Evaluate and Cache new Code Chunks in Documentation Mode #19

brandonwillard opened this issue Feb 4, 2015 · 13 comments

Comments

@brandonwillard
Copy link

If I add a new chunk after the previous chunks are cached, I get the following exception:

Pweave -f texminted -c -d missing_chunk_test.texw
Traceback (most recent call last):
  File "/usr/local/bin/Pweave", line 9, in <module>
    load_entry_point('Pweave==0.23', 'console_scripts', 'Pweave')()
  File "/usr/local/lib/python2.7/dist-packages/Pweave-0.23-py2.7.egg/pweave/scripts.py", line 53, in weave
    pweave.weave(infile, **opts_dict)
  File "/usr/local/lib/python2.7/dist-packages/Pweave-0.23-py2.7.egg/pweave/__init__.py", line 69, in weave
    doc.weave(shell)
  File "/usr/local/lib/python2.7/dist-packages/Pweave-0.23-py2.7.egg/pweave/pweb.py", line 141, in weave
    self.run(shell)
  File "/usr/local/lib/python2.7/dist-packages/Pweave-0.23-py2.7.egg/pweave/pweb.py", line 109, in run
    runner.run()
  File "/usr/local/lib/python2.7/dist-packages/Pweave-0.23-py2.7.egg/pweave/processors.py", line 53, in run
    success = self._getoldresults()
  File "/usr/local/lib/python2.7/dist-packages/Pweave-0.23-py2.7.egg/pweave/processors.py", line 260, in _getoldresults
    executed.append(self._oldresults[i].copy())
IndexError: list index out of range
Makefile:14: recipe for target 'missing_chunk_test.tex' failed
make: *** [missing_chunk_test.tex] Error 1

I was assuming that the caching mechanism would notice the missing chunk, evaluate and cache it, then proceed. Is that the intended functionality?

@sgi3
Copy link

sgi3 commented Mar 9, 2015

I have the same problem, please fix this. The way it works now is that i have to cache all chunks again with Pweave -f texminted -c %.texw when adding a new chunk

@mpastell
Copy link
Owner

I don't have time to work on this at the moment. I agree that the implementation is not ideal, you're welcome to submit a pull request if you have a suggestion on how to fix it.

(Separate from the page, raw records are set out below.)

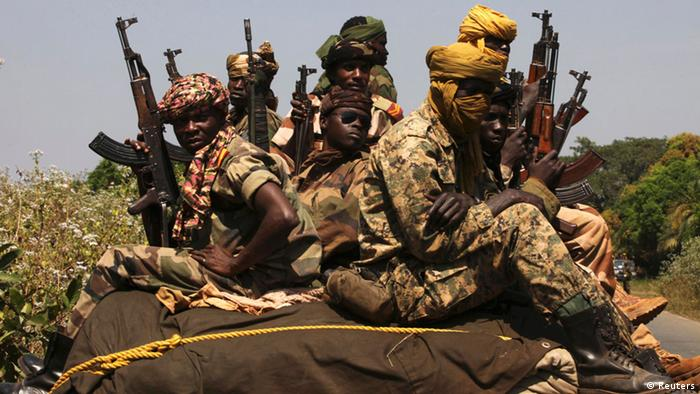 Source News Feed: EMEA Picture Service ,Germany Picture Service Soldiers from the Chadian contingent of the Central African Multinational Force (FOMAC) hold their weapons as they patrol in Damara, about 75 km (46 miles) north of Bangui January 2, 2013. Rebels in Central African Republic said they had halted their advance on the capital on Wednesday and agreed to start peace talks, averting a clash with regionally backed troops in the mineral-rich nation. REUTERS/Luc Gnago (CENTRAL AFRICAN REPUBLIC - Tags: MILITARY CIVIL UNREST POLITICS)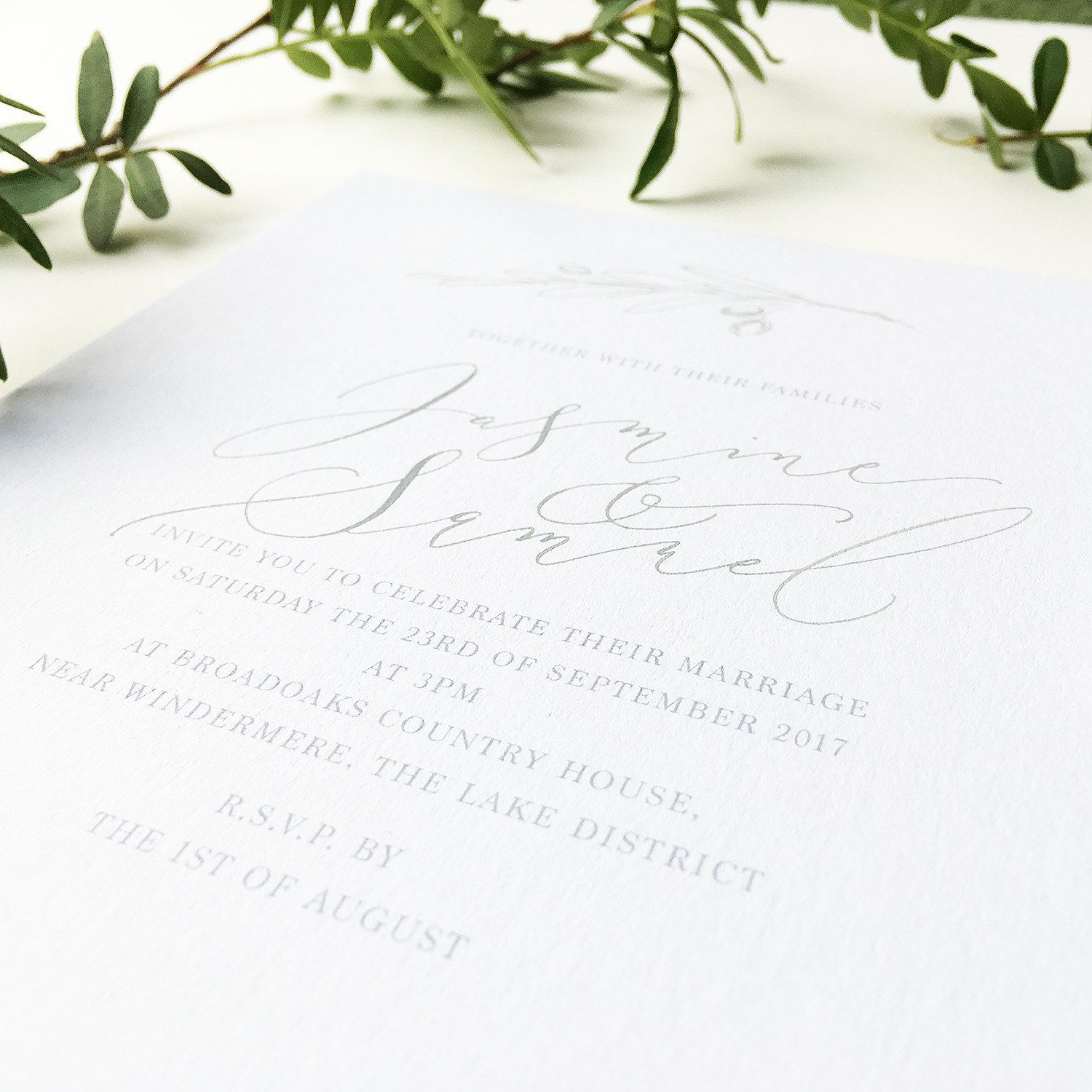 Simple olive branch calligraphy wedding invitation in palest grey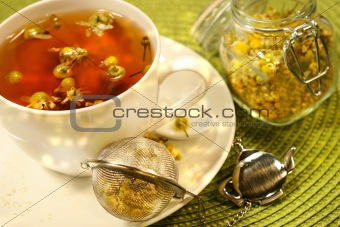 Chamomile  tea with white tea cup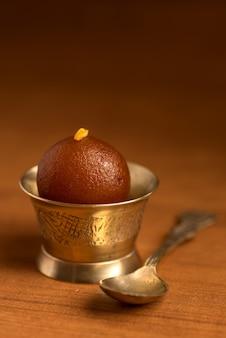 Sobremesa indiana ou prato doce: gulab jamun em tigela de cobre antigo com colher
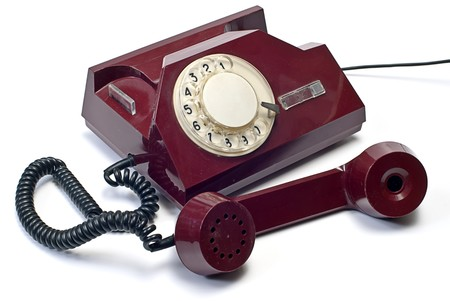 dialplate: old telephone on white isolated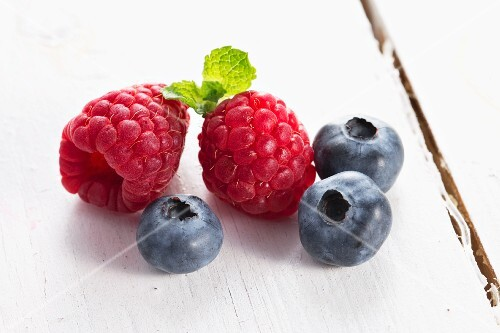 Raspberries and blueberries on a white wooden table
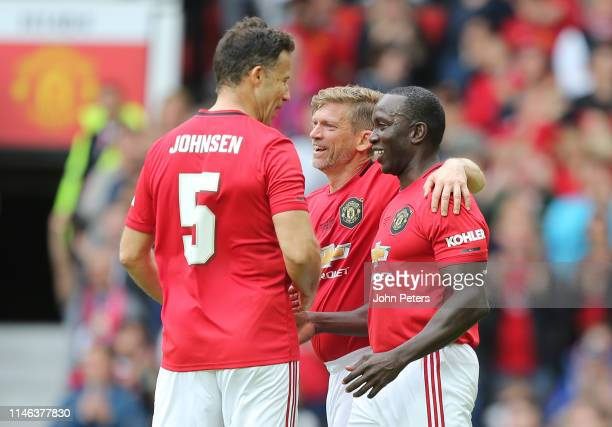 Dwight Yorke of Manchester United '99 Legends celebrates scoring his team's second goal with Ronny Johnsen and Jesper Blomqvist during the 20 Years...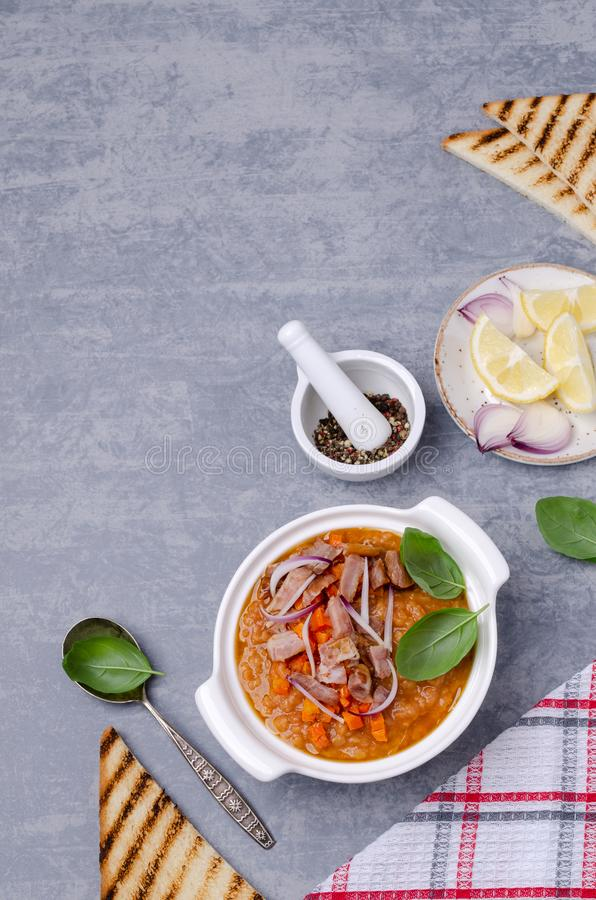 Thick soup with lentils, slices of meat and vegetables. In a dish on a wooden background. Selective focus royalty free stock images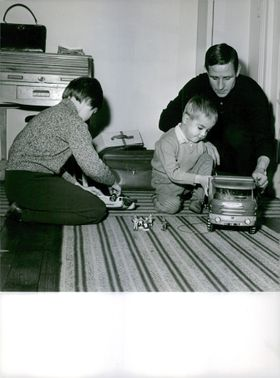A father playing toys with his two young boys.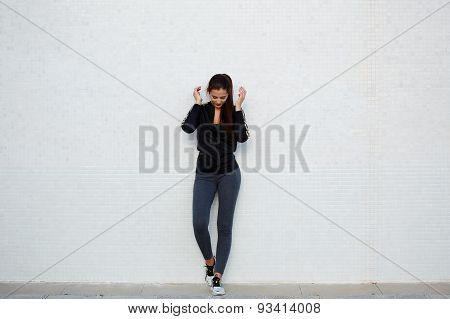 Charming girl with fitness body getting ready for workout outdoors while standing a white background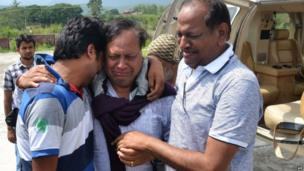 Indian pilgrims that were evacuated from a flood hit area by helicopter hug family members after arriving in Dehradun, the capital of the state of Uttarakhand on July 19, 2013.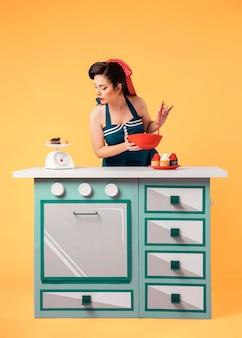 Het mooie pinupmeisje stellen in een keuken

Note that Pweave only caches input and output text and not Python objects, so if new chunks need the data from old ones there is no easy fix to this problem.

@brandonwillard
Copy link
Author

Gotcha. I’ve been making some small changes toward those ends,
so—hopefully—I’ll have a pull request for you.

On Tue, Mar 31, 2015 at 3:34 PM, Matti Pastell notifications@github.com
wrote:

I don't have time to work on this at the moment. I agree that the
implementation is not ideal, you're welcome to submit a pull request if you
have a suggestion on how to fix it.

Note that Pweave only caches input and output text and not Python objects,
so if new chunks need the data from old ones there is no easy fix to this
problem.


Reply to this email directly or view it on GitHub
#19 (comment).

@brandonwillard
Copy link
Author

Seems like one could simply bypass caching in documentation mode and use the caching magic in an IPython processor. A subclass of PwebIPythonProcessor that loads the extension and adds the magic before the self.IPy.run_* statements might do the trick.

@scfrank
Copy link

scfrank commented Aug 24, 2017

Has there been any activity on this?

I'd really appreciate chunk-level caching functionality, which seems like it would be closely related.
My use case: I have an increasingly long document with more and more pweave-generated figures, where I'd like to only have to recompile the one I'm currently working on.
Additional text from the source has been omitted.